VORTEX CHAMBER FOR FLUID CONTROL VALVES

The present invention is related to fluid control valves, and in particular to the use of vortex chambers to control fluid flow.

In fluid systems such as, for example, fuel systems of gas turbine engines, it is desirable to utilize valves to control fluid flow based upon fluid pressure. Prior art valves include, for example, a “keyhole” geometry on a piston of the valve. As the inlet pressure increases, the piston moves axially to align the keyhole with a fluid outlet. A desired relationship between the inlet pressure and the outlet flow rate is accomplished by varying the cross-sectional area of the keyhole in the axial direction. Traditional machining techniques generally cannot be utilized to accomplish this geometry and thus, advanced techniques such as electric discharge machining (EDM) must be implemented. This adds extra time and cost to the production of these fluid control valves. It is desirable to implement a control valve assembly that includes geometries that may be machined using traditional machining techniques.
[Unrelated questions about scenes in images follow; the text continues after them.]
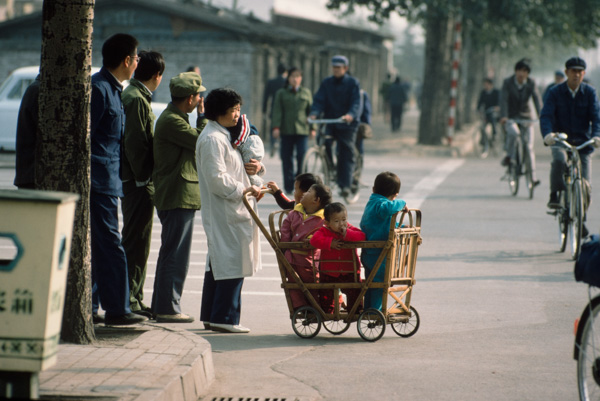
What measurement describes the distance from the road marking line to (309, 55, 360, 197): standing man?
3.14 feet

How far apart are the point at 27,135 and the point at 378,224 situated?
7.25 feet

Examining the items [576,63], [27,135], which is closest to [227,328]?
[27,135]

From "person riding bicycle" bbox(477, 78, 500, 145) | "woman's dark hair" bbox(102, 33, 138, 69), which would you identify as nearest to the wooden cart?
"woman's dark hair" bbox(102, 33, 138, 69)

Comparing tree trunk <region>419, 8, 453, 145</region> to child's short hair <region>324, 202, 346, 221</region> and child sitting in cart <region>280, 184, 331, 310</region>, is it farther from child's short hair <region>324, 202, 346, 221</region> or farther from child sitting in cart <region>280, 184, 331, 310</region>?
child's short hair <region>324, 202, 346, 221</region>

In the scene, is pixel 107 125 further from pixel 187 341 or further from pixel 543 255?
pixel 543 255

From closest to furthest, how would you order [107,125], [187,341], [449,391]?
[449,391] < [187,341] < [107,125]

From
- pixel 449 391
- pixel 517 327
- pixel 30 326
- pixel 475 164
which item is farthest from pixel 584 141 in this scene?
pixel 475 164

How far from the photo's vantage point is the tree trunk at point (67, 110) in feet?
18.4

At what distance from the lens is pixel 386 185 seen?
6.73m

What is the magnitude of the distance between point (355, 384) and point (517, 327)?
1.89 meters

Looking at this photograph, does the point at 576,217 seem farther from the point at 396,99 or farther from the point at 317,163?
the point at 396,99

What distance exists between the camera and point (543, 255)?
1031 cm

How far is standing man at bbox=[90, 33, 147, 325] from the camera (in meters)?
6.38

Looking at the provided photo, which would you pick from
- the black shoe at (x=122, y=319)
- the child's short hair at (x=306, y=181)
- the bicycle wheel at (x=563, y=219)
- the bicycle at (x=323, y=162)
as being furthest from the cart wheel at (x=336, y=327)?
the bicycle at (x=323, y=162)
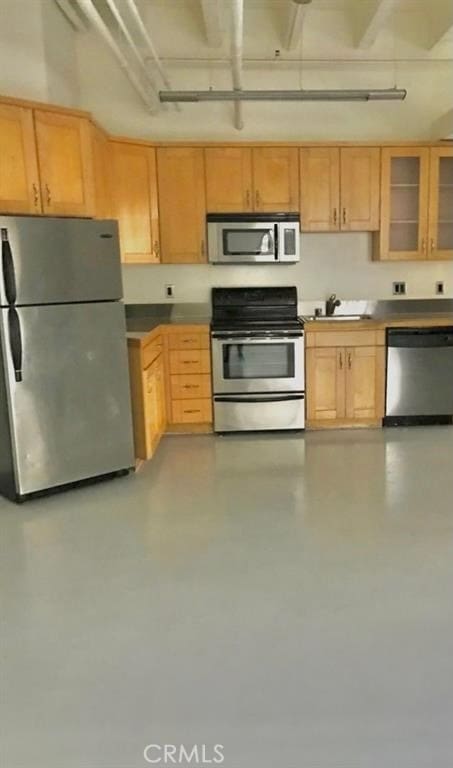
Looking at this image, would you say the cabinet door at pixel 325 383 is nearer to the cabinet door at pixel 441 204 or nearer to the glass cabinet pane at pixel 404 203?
the glass cabinet pane at pixel 404 203

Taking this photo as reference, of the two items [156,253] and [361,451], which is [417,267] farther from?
[156,253]

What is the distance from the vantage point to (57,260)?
331 cm

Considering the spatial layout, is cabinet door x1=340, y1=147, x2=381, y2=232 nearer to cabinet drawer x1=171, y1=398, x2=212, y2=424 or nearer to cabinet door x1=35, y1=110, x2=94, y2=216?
cabinet drawer x1=171, y1=398, x2=212, y2=424

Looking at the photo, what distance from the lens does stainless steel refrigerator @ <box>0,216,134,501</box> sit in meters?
3.22

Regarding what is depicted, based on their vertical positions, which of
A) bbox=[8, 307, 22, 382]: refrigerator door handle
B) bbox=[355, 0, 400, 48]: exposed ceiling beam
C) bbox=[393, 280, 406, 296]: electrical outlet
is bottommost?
bbox=[8, 307, 22, 382]: refrigerator door handle

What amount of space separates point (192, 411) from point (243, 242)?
1484mm

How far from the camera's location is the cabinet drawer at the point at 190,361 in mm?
4680

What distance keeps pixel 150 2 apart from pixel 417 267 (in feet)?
10.6

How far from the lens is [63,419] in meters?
3.49

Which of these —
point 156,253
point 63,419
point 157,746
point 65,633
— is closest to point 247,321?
point 156,253

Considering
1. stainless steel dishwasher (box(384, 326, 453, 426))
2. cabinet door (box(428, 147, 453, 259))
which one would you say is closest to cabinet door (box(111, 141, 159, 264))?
stainless steel dishwasher (box(384, 326, 453, 426))

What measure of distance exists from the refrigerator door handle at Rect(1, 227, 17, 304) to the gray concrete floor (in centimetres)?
128

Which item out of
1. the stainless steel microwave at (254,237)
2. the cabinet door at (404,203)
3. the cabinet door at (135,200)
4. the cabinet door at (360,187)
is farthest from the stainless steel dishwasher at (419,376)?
the cabinet door at (135,200)

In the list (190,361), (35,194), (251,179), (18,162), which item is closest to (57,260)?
(35,194)
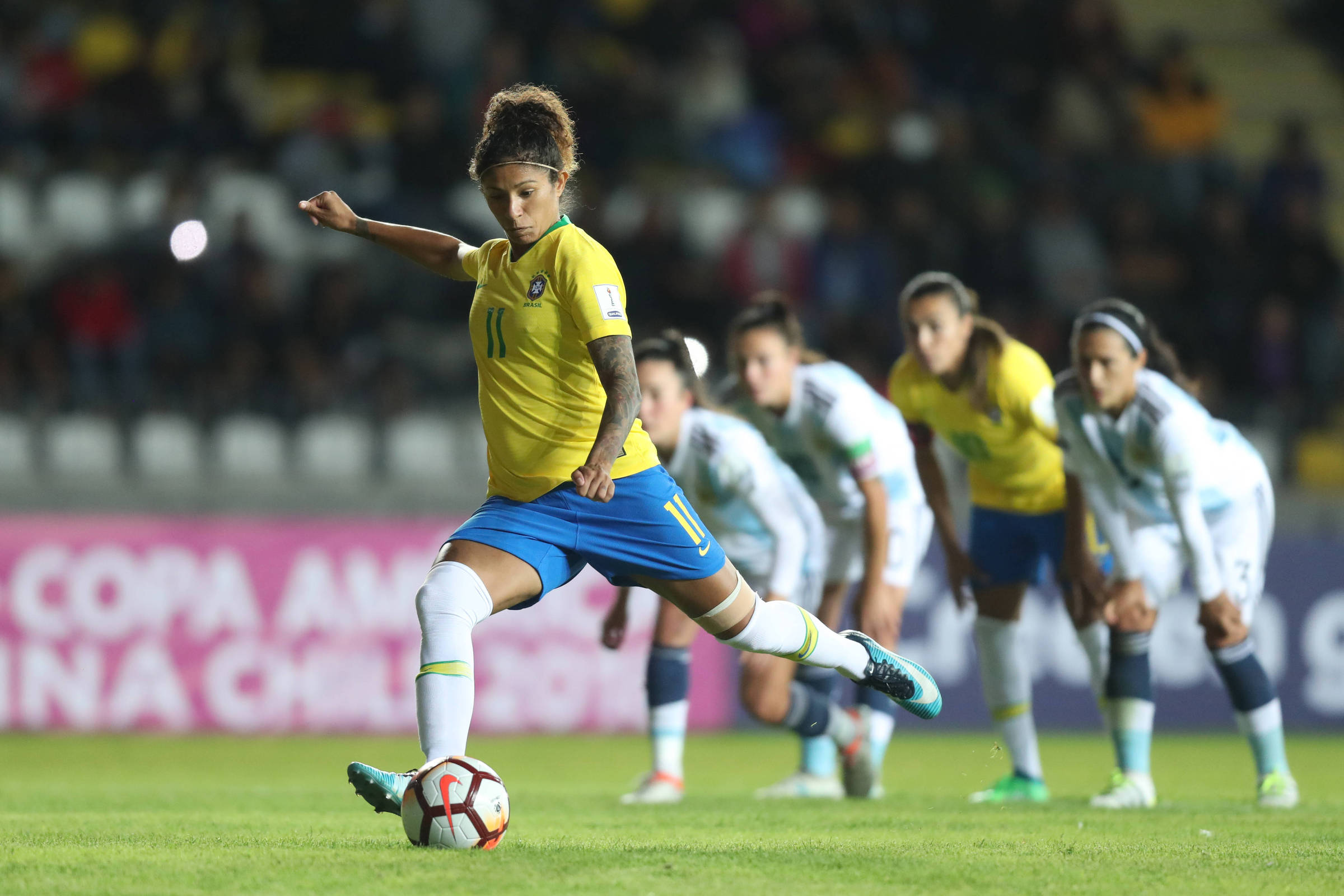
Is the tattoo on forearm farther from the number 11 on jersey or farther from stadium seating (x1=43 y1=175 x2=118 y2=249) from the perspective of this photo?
stadium seating (x1=43 y1=175 x2=118 y2=249)

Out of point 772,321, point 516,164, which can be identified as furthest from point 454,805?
point 772,321

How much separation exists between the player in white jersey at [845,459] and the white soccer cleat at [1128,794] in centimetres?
109

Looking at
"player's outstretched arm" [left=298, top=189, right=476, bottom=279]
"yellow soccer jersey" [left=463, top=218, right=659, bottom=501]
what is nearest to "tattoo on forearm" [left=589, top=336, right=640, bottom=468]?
"yellow soccer jersey" [left=463, top=218, right=659, bottom=501]

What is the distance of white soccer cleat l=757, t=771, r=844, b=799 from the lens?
25.8 ft

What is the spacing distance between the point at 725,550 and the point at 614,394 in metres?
3.00

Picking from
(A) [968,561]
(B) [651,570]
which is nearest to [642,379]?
(A) [968,561]

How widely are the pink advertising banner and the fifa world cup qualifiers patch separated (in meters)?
7.05

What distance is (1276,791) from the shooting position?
288 inches

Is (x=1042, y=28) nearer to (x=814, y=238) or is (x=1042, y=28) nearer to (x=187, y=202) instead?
(x=814, y=238)

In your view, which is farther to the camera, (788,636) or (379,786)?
(788,636)

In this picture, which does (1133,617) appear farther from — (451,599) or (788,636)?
(451,599)

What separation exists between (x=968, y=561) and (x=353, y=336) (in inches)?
276

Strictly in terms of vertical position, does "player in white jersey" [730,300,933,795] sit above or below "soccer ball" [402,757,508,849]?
above

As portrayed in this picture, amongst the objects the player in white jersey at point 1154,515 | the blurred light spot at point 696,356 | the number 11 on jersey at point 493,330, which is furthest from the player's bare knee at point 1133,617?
the number 11 on jersey at point 493,330
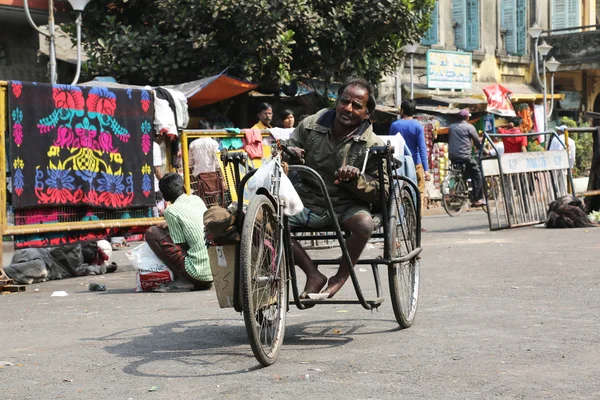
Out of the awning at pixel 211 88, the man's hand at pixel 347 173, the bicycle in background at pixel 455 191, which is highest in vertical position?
the awning at pixel 211 88

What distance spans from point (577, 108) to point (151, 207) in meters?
28.8

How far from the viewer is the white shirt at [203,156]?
39.6 ft

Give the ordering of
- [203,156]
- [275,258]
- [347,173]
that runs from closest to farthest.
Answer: [275,258] < [347,173] < [203,156]

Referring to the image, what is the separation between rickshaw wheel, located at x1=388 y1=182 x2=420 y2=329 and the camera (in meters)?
6.35

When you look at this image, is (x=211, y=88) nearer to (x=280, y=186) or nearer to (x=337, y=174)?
(x=337, y=174)

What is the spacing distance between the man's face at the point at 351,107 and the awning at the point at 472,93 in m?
21.3

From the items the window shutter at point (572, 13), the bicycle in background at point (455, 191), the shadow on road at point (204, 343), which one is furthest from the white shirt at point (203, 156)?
the window shutter at point (572, 13)

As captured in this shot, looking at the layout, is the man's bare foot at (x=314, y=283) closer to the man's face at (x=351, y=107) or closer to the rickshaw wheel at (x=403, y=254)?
the rickshaw wheel at (x=403, y=254)

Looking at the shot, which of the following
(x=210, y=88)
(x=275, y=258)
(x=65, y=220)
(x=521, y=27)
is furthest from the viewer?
(x=521, y=27)

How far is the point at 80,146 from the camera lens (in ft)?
34.8

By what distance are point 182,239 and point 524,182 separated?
7835mm

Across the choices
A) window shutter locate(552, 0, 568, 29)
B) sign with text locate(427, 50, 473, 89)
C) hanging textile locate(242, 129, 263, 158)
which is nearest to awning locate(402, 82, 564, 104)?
sign with text locate(427, 50, 473, 89)

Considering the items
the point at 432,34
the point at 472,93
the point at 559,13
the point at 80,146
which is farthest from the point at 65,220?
the point at 559,13

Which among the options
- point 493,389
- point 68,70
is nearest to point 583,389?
point 493,389
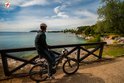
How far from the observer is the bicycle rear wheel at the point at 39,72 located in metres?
6.33

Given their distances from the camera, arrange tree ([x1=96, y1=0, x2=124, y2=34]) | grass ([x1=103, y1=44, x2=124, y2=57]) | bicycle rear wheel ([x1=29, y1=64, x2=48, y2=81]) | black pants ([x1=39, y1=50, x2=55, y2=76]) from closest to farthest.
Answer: black pants ([x1=39, y1=50, x2=55, y2=76]), bicycle rear wheel ([x1=29, y1=64, x2=48, y2=81]), grass ([x1=103, y1=44, x2=124, y2=57]), tree ([x1=96, y1=0, x2=124, y2=34])

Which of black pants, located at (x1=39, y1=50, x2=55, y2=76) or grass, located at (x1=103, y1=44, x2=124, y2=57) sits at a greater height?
black pants, located at (x1=39, y1=50, x2=55, y2=76)

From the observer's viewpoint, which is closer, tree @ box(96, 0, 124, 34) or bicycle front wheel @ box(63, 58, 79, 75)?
bicycle front wheel @ box(63, 58, 79, 75)

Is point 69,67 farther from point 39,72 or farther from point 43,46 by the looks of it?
point 43,46

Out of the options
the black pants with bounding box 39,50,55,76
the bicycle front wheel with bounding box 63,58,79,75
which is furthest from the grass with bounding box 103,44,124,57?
the black pants with bounding box 39,50,55,76

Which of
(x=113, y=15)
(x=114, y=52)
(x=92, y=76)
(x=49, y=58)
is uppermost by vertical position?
(x=113, y=15)

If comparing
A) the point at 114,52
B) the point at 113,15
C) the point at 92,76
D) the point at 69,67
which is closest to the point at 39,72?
the point at 69,67

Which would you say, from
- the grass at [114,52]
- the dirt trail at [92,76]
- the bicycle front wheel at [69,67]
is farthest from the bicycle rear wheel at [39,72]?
the grass at [114,52]

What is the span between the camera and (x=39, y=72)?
20.7 ft

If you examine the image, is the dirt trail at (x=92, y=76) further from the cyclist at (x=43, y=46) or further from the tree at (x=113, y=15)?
the tree at (x=113, y=15)

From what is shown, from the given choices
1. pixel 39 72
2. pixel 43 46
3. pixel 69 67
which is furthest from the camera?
pixel 69 67

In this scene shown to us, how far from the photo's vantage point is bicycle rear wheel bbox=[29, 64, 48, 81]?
6.33 m

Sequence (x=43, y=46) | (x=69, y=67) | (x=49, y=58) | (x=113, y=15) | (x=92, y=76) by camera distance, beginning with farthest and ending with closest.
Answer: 1. (x=113, y=15)
2. (x=69, y=67)
3. (x=92, y=76)
4. (x=49, y=58)
5. (x=43, y=46)

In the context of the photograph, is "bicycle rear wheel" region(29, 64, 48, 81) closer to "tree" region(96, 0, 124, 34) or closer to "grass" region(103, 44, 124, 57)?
"grass" region(103, 44, 124, 57)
A fluid flow control apparatus includes first and second bodies, an inlet, and an outlet. The first body includes a slot, and the second body includes a vortex chamber. The second body is moveable relative to the first body to align the slot and the vortex chamber. The vortex chamber includes a chamber inlet section, an orifice, and a tapered section that has a frustoconical shape and tapers from the chamber inlet section to the orifice. The chamber inlet section is in fluid communication with the slot when the vortex chamber is aligned with the slot. The inlet is in fluid communication with the slot, and the outlet is in fluid communication with the orifice.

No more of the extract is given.